Wall Street closed mostly lower on Thursday as the Federal Reserve kept interest rates unchanged while signaling another hike in December. Moreover, energy stocks tumbled as benchmark US crude oil futures entered a bear market. The S&P 500 and Nasdaq Composite ended in the red while the Dow maintained its winning run.
The Dow Jones Industrial Average (DJI) closed at 26,191.22, gaining 10.92 points. However, the S&P 500 Index (INX) declined 0.3% to close at 2,806.83. The Nasdaq Composite Index (IXIC) closed at 7,530.88, dropping 0.5%. A total of 7.23 billion shares were traded on Thursday, lower than the last 20-session average of 8.43 billion shares. Decliners outnumbered advancers on the NYSE by 1.26-to-1 ratio. On the Nasdaq, decliners had an edge over advancers by 1.18-to-1 ratio. The CBOE VIX increased 2.2% to close at 16.72.
How Did the Benchmarks Perform?
The Dow ended in positive territory for the fourth-straight day. Notably, 18 components of the 30-stock blue-chip index closed in the green while the remaining 12 finished in the red.However, the tech-laden Nasdaq Composite closed in negative territory after two-consecutive days of win, due to weak performance of large-cap technology stocks.
Meanwhile, the S&P 500 also closed in the red reversing its three-day winning streak. The Energy Select Sector SPDR (XLE) and Communication Services Select Sector SPDR (XLC) lost 2.2% and 0.9%, respectively. Notably, six out of total 11 sectors of the benchmark index closed in the red while five finished in the green.
Fed Signals for Tighter Monetary Policy
Per the statement issued at the conclusion of its two-day policy meeting, the Federal Open Market Committee (FOMC), the policymaking body of the Fed, unanimously agreed to keep benchmark interest rates unchanged for the time being.
However, the policymakers have also decided to maintain federal fund rate unchanged within the range of 2% to 2.25%. Absence of any major changes from the FOMC’s September commentary has prompted several industry watchers to believe that the central bank may raise rate for the fourth time this year in December.
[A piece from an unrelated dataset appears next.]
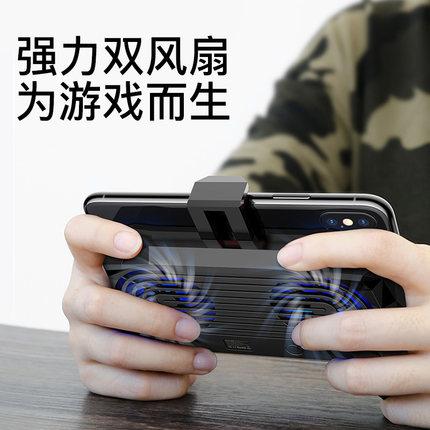 倍思 游戏手柄手机散热器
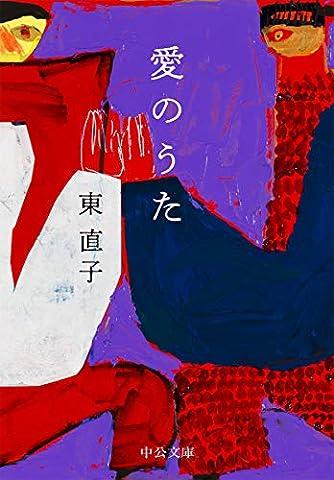 愛のうた (中公文庫)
The Fed stated that the risks to the economic outlook “appear roughly balanced”. Strong job gains and higher consumer spending will ensure near-term growth of the economy. However, the Fed has noted that the pace of business fixed investment has “moderated”. Inflation will likely to stay around the target rate of 2%.
The central bank refrained from commenting on the severe stock market volatility in October. It is widely believed in the industry circles that the Fed Chair Jerome Powell’s statements hinted at another rate hike this year, accelerated the stock market rout the last month.
US Crude Oil Price Plunges
On Nov 8, U.S. benchmark West Texas Intermediate (WTI) crude oil future price for December delivery fell $1 or 1.7%, to settle at $60.67 a barrel on the New York Mercantile Exchange. This was the ninth straight loss for the U.S. benchmark crude prices and its lowest close since March.
Further, the closing price of U.S. crude on Nov 8 was 20.6% lower than its recent high of a little over $76 per barrel recorded on Oct 3. A pullback of 20% or more from the recent peak has put U.S. crude in the bear market.
Consequently, shares of major oil producers like Exxon Mobil Corp. (XOM - Free Report) , Chevron Corp. (CVX - Free Report) and EOG Resources Inc. (EOG - Free Report) declined 1.6%, 1.3% and 3.9%, respectively. EOG Resources carries a Zacks Rank #2 (Buy). You can see the complete list of today’s Zacks #1 Rank (Strong Buy) stocks here.
On Nov 8, the Department of Labor reported that weekly initial jobless claims fell 1,000 to a seasonally adjusted 214,000 for the week ended Nov. 3, in line with the consensus estimate. Prior week’s data was revised upward by 1,000 to reflect 215,000 initial jobless claim. Moreover, continuing jobless claims figure dropped 8,000 to 1.62 million for the week ended Oct 27, its lowest level since July 28, 1973.